Yara noted that Chinese urea prices are a key reference point for global nitrogen pricing. It blamed higher production costs in China, which has resulted in significant curtailments and reduced exports from the country which is tightening global supply and causing prices to rise.

However, urea capacity has increased outside China in other key producing regions. Yara noted that this is above historical trend consumption growth rates. However, it said that the reduced availability from China and the higher cost of Chinese urea was offsetting the over-supply elsewhere in the world.

urea from other locations is currently priced at a discount to Chinese product

The lower exports of Chinese urea are also driving higher price volatility, according to Yara, as global market demand for Chinese product fluctuates through the year.

It noted that urea from other locations is currently priced at a discount to Chinese product, but only a modest improvement in global demand could push global prices closer to Chinese levels. Yara’s report concludes that such a scenario is likely, given the approaching spring application period.

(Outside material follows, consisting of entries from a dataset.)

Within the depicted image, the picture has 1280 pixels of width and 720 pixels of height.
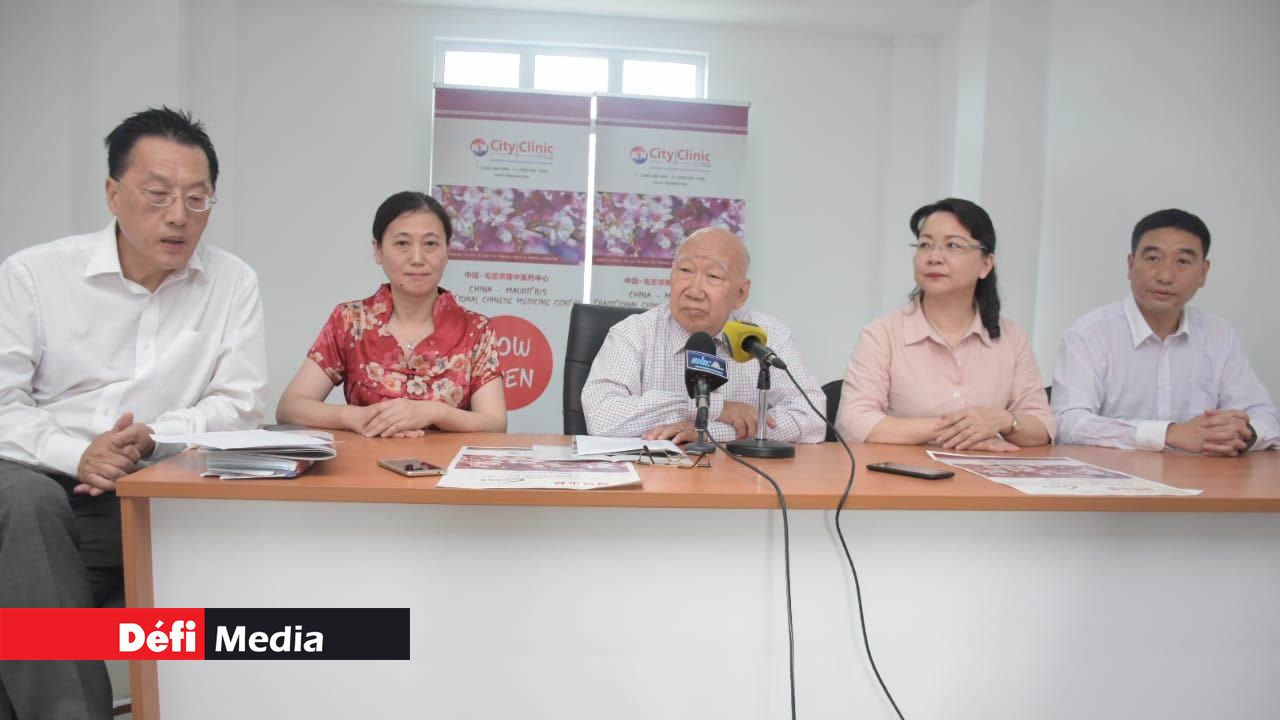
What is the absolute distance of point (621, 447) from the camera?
1717 millimetres

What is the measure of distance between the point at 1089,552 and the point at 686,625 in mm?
755

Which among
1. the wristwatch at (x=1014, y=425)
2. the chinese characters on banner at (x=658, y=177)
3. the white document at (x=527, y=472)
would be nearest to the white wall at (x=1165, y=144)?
the chinese characters on banner at (x=658, y=177)

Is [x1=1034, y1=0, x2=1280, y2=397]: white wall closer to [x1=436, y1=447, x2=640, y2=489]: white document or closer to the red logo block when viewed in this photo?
[x1=436, y1=447, x2=640, y2=489]: white document

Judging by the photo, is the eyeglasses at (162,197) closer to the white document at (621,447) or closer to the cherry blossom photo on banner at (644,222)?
the white document at (621,447)

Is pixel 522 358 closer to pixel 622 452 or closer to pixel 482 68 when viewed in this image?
pixel 482 68

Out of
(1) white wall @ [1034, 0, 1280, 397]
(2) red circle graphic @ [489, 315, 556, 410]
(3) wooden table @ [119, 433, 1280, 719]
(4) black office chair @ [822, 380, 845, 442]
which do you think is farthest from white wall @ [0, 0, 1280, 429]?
(3) wooden table @ [119, 433, 1280, 719]

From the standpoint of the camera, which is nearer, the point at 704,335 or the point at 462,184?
the point at 704,335

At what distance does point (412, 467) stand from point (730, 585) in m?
0.60

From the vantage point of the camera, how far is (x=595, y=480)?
1421 mm

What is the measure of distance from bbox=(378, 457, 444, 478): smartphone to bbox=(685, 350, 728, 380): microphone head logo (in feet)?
1.77

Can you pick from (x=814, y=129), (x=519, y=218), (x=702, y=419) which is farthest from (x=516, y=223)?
(x=702, y=419)

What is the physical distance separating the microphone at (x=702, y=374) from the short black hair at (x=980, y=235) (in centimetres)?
95

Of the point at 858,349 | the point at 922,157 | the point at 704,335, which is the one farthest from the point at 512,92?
the point at 704,335

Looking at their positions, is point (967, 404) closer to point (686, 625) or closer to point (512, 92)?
point (686, 625)
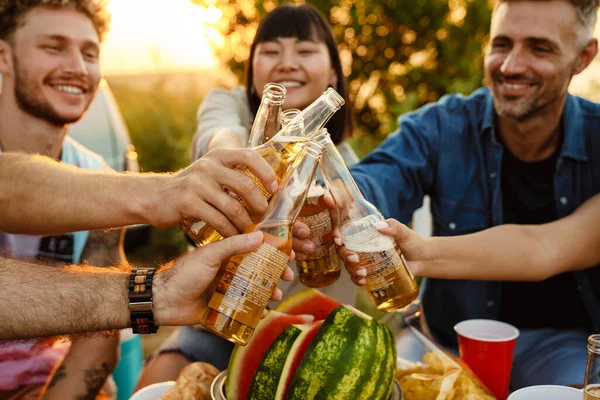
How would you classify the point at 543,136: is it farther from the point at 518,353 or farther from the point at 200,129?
the point at 200,129

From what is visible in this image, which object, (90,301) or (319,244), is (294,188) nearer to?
(319,244)

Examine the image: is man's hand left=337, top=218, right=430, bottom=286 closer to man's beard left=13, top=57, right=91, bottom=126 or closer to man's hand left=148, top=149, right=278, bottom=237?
man's hand left=148, top=149, right=278, bottom=237

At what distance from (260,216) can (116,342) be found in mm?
1241

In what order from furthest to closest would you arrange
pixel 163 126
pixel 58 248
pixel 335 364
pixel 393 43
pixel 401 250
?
pixel 163 126, pixel 393 43, pixel 58 248, pixel 401 250, pixel 335 364

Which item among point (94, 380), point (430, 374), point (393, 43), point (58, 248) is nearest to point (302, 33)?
point (58, 248)

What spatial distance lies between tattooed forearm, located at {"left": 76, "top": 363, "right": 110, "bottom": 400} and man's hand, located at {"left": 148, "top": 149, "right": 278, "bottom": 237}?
1116 millimetres

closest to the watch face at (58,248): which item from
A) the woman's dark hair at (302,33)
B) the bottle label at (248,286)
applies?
the woman's dark hair at (302,33)

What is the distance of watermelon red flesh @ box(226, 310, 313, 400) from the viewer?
1479mm

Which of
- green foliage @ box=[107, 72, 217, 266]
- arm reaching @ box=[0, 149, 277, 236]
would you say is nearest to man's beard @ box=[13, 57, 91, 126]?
arm reaching @ box=[0, 149, 277, 236]

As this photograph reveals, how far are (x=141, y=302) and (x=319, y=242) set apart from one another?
531 mm

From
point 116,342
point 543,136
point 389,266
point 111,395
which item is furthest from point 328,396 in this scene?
point 543,136

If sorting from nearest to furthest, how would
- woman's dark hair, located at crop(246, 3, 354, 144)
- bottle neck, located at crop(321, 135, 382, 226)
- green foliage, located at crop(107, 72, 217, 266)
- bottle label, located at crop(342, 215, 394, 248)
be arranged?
bottle label, located at crop(342, 215, 394, 248), bottle neck, located at crop(321, 135, 382, 226), woman's dark hair, located at crop(246, 3, 354, 144), green foliage, located at crop(107, 72, 217, 266)

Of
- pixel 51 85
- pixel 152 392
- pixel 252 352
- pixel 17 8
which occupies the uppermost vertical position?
pixel 17 8

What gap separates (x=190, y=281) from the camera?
4.93 feet
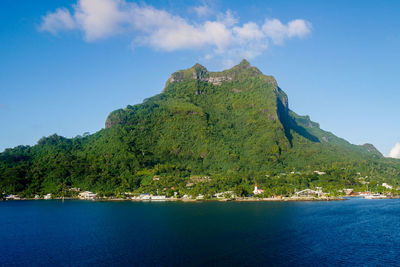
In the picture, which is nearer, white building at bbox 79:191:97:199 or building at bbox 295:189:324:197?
building at bbox 295:189:324:197

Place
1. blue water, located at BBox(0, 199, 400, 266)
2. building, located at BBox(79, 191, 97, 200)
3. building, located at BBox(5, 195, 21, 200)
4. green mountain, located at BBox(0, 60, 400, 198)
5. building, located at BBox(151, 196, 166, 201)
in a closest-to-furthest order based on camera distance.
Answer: blue water, located at BBox(0, 199, 400, 266)
building, located at BBox(151, 196, 166, 201)
building, located at BBox(79, 191, 97, 200)
building, located at BBox(5, 195, 21, 200)
green mountain, located at BBox(0, 60, 400, 198)

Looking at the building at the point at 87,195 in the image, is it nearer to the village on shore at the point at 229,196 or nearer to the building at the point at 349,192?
the village on shore at the point at 229,196

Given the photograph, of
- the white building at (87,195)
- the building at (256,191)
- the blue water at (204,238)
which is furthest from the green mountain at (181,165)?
the blue water at (204,238)

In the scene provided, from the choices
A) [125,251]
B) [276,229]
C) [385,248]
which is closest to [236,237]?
[276,229]

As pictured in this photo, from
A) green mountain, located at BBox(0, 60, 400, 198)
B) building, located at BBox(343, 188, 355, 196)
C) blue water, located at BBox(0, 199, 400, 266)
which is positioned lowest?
blue water, located at BBox(0, 199, 400, 266)

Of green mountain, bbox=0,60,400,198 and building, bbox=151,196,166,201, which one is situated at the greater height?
green mountain, bbox=0,60,400,198

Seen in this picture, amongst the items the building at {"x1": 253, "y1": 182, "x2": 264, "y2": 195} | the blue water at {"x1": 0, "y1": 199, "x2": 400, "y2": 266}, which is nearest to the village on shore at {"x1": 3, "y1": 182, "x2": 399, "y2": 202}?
the building at {"x1": 253, "y1": 182, "x2": 264, "y2": 195}

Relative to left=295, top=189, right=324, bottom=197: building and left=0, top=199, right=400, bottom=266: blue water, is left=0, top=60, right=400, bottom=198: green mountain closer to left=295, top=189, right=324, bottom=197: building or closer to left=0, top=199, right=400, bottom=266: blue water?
left=295, top=189, right=324, bottom=197: building

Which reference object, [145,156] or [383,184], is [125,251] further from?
[383,184]
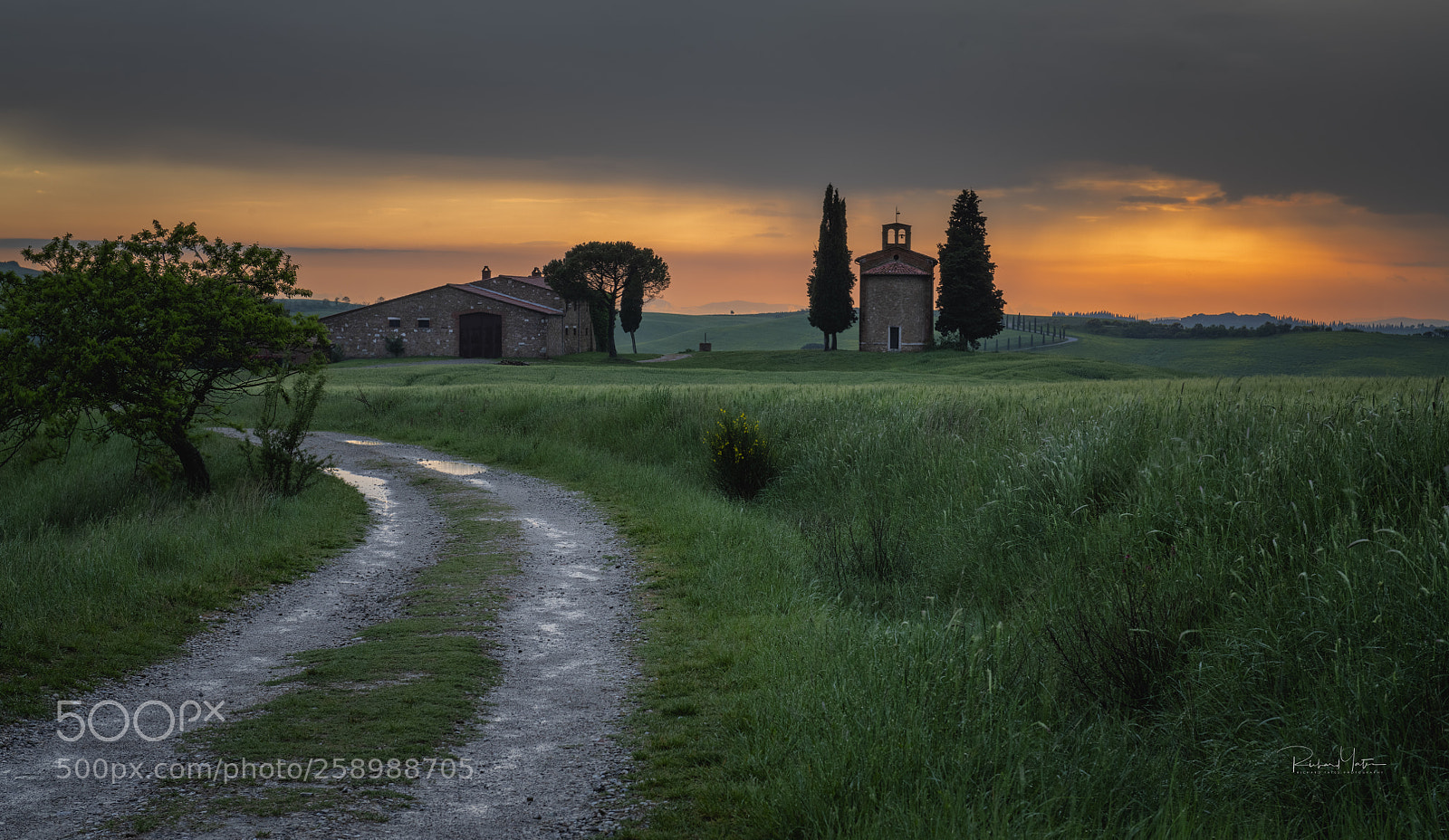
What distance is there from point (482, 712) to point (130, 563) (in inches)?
218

In Europe, season-to-date nitrogen industry deliveries are in line with a year earlier, while producer stocks are below the five-year average. So far in the first quarter, Yara’s European nitrogen deliveries are slightly behind the same period a year earlier.

Based on current forward markets for oil and natural gas, Yara's spot energy costs for the next two quarters are expected to rise around €54m.

Yara’s outlook for supportive agricultural markets and its expected increased energy costs, coupled with a need to improve margins, looks like farmers should prepare themselves for further price increases.